Лампионы зажгли ровно в пять часов, что несколько успокоило толпу, уже около часа нетерпеливо ожидавшую начала представления. Но несмотря ни на чад, который добросовестно испускали лампионы, ни на афишу, гласившую, что ровно в четыре часа начнется «большое представление, исполненное господами Фениксом Фафиу и Галилеем Коперником», ни на то, что прошло еще двадцать минут, а на сцене все еще никто не появлялся.
Вероятно, все, принимающие участие в театральной жизни, заметили, что требовательнее всех относятся к актерам зрители, которые заплатили за свои места дешевле других, а авторам известно, что после первых представлений самыми неистовыми и беспощадными критиками оказываются те господа, которые для получения права присутствовать в театре не потрудились даже поднести руку к карману жилета.
По-видимому, на этом же основании и толпа, ожидавшая уже целых полтора часа и потому-то бывшая в этот вечер вдвое многочисленнее обыкновенного, сочла себя вправе протестовать против такого непочтительного отношения к ней криками и ругательствами, бывшими в то время в ходу в лексиконе торговок и нередко даже молодых людей хороших фамилий.

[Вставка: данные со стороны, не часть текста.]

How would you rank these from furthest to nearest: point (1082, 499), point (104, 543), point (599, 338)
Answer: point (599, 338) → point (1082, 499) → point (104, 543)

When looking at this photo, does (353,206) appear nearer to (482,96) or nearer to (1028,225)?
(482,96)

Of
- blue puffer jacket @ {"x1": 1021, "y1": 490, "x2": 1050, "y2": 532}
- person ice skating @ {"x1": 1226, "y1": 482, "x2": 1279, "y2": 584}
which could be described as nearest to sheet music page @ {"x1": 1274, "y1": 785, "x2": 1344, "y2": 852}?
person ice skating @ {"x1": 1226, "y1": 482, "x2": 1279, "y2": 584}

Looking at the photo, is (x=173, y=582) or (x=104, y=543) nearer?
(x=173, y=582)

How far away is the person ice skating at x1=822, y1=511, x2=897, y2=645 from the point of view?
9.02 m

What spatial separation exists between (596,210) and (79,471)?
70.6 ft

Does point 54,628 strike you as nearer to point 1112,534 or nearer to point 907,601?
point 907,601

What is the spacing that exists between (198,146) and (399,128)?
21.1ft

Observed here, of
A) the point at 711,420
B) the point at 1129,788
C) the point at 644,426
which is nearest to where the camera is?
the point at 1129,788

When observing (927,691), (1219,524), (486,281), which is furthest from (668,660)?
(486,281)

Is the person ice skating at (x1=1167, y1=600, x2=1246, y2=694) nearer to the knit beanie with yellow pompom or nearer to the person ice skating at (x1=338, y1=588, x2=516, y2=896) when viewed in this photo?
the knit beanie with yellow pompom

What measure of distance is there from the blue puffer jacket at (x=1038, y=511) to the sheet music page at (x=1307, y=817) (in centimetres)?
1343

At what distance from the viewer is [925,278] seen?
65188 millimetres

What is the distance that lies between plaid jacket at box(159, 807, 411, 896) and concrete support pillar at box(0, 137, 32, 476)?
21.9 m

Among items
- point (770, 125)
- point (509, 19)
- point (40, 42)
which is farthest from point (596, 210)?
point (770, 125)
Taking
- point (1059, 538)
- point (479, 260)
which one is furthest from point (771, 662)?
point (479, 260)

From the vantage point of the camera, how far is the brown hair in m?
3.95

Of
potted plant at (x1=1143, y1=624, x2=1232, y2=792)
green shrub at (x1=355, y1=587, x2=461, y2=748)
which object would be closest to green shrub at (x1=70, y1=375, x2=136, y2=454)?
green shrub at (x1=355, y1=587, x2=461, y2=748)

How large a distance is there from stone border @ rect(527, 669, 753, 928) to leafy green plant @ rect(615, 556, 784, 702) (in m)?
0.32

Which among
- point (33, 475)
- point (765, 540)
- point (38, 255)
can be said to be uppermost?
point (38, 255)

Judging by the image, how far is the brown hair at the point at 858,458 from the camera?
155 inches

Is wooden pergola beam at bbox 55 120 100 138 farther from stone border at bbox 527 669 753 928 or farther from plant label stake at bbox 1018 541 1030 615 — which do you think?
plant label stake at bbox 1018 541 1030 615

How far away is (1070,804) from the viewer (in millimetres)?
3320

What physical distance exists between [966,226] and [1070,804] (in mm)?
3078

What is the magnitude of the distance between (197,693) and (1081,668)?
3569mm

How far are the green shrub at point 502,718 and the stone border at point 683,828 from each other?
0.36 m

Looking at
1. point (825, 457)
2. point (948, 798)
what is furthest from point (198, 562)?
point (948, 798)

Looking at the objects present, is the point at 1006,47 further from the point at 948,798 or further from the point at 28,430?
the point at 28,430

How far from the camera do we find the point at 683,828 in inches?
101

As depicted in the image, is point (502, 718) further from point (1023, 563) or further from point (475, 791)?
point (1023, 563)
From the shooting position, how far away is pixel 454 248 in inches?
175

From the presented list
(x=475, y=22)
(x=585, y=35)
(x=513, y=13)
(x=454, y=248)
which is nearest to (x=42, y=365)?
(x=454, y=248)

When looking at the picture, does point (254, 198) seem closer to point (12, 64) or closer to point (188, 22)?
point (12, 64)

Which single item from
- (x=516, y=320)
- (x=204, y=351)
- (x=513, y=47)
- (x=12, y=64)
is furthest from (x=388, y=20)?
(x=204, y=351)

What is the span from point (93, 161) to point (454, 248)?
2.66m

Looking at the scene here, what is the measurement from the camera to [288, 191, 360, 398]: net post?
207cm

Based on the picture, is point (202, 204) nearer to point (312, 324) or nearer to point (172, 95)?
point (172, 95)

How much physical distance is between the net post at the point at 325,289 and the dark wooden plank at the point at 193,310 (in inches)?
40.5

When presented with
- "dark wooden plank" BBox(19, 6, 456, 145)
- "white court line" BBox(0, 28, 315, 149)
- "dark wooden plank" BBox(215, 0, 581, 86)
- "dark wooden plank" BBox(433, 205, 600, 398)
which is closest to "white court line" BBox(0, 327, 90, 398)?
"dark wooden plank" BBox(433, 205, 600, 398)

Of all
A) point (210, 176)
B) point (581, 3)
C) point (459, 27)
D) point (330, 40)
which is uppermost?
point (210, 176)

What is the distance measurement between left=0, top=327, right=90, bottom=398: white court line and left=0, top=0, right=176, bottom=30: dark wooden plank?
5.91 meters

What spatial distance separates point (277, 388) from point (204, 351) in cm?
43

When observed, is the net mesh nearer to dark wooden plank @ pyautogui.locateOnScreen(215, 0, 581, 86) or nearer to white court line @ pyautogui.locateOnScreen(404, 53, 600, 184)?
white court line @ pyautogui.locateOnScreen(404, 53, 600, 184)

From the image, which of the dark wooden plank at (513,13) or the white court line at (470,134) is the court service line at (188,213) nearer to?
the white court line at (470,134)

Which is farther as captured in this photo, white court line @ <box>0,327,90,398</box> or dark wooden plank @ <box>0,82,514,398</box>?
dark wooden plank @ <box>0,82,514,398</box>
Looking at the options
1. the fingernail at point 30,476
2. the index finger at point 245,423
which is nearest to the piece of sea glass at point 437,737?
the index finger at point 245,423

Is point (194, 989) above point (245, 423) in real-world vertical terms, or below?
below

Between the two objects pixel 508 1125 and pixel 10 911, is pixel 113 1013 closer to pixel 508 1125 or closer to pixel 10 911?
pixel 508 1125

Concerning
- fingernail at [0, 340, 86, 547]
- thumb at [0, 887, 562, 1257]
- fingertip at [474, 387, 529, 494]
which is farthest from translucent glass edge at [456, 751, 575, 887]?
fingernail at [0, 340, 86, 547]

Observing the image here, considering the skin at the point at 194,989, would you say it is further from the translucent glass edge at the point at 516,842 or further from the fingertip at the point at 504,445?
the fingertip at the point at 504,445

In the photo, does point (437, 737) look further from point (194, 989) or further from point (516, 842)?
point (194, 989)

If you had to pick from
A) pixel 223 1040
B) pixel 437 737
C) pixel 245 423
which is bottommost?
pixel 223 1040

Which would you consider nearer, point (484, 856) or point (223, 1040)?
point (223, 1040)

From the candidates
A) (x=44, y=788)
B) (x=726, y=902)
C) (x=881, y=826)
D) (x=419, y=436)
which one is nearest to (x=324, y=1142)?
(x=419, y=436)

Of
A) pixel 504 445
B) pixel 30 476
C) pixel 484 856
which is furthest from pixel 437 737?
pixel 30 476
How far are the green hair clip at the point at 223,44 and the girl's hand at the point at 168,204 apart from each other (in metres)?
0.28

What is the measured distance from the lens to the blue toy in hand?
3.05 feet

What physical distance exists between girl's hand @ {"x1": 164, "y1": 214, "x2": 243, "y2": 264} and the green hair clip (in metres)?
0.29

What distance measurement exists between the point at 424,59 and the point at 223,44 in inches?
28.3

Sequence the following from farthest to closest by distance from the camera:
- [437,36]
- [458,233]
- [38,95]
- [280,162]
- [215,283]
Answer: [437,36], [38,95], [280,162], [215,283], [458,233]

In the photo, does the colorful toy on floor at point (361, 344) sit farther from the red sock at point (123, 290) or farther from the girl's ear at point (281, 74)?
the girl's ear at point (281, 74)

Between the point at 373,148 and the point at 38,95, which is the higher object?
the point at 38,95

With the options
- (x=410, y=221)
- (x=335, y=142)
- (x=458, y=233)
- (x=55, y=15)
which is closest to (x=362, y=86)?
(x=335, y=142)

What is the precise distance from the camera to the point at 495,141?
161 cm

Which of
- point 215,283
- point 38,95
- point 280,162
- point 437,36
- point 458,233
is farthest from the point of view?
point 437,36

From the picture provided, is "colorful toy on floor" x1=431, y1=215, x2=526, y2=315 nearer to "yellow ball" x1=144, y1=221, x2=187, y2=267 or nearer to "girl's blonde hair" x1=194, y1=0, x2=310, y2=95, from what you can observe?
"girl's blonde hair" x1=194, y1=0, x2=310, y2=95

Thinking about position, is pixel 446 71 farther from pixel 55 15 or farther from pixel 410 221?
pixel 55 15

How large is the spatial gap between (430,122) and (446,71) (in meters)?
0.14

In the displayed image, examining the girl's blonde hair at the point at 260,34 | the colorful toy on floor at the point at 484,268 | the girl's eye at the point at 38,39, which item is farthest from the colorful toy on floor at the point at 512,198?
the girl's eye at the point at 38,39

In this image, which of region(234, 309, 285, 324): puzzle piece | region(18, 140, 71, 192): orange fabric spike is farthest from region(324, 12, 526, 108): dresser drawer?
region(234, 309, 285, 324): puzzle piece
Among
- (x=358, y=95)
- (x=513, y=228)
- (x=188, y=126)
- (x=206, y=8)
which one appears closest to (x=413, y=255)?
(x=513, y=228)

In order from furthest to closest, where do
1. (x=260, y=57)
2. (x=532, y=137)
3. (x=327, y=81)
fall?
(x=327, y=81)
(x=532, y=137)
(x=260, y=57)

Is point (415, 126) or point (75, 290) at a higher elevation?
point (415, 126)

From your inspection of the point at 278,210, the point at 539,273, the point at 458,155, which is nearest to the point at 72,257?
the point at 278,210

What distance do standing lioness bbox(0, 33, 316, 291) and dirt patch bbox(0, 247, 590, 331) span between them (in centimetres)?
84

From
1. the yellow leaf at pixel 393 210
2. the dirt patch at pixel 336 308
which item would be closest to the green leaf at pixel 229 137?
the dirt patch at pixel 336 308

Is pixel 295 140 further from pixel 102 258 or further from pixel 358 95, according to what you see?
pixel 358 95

Наконец в половине шестого господин Галилей Коперник по все возрастающим крикам и по увесистым ударам, раздававшимся в стенах его балагана, догадался, что нетерпение толпы грозит принять опасные размеры, и решился выйти к ней на подмостки.
Но его выход, вместо того, чтобы успокоить волнение, только удвоил его. Несмотря на величественный вид, с которым вышел Коперник, его встретили такими криками и свистом, что несчастный директор театра минут пять не мог произнести ни слова.
Увидев это, он повернулся к своей публике спиной, приложил руки к губам в виде трубы и крикнул что-то внутрь балагана. Вслед за тем из-за занавеса мелькнула белая ручка мадемуазель Мюзетты и что-то подала ему оттуда.
То был ключ от ворот. Коперник взял его и принялся свистеть в него так сильно, что перекрыл этим свист толпы, и озадаченная публика совершенно стихла, а директор все еще продолжал свистеть, точно среди очковых змей.
Так как человек склонен утомляться ото всего и даже от свиста, то наконец и Коперник устал, отнял ключ от губ, и вокруг воцарилось полнейшее молчание.
Он воспользовался этим благоприятным моментом, с гордым достоинством подошел к рампе и произнес:
– Господа и милорды, надеюсь, свистки и крики эти относятся не ко мне?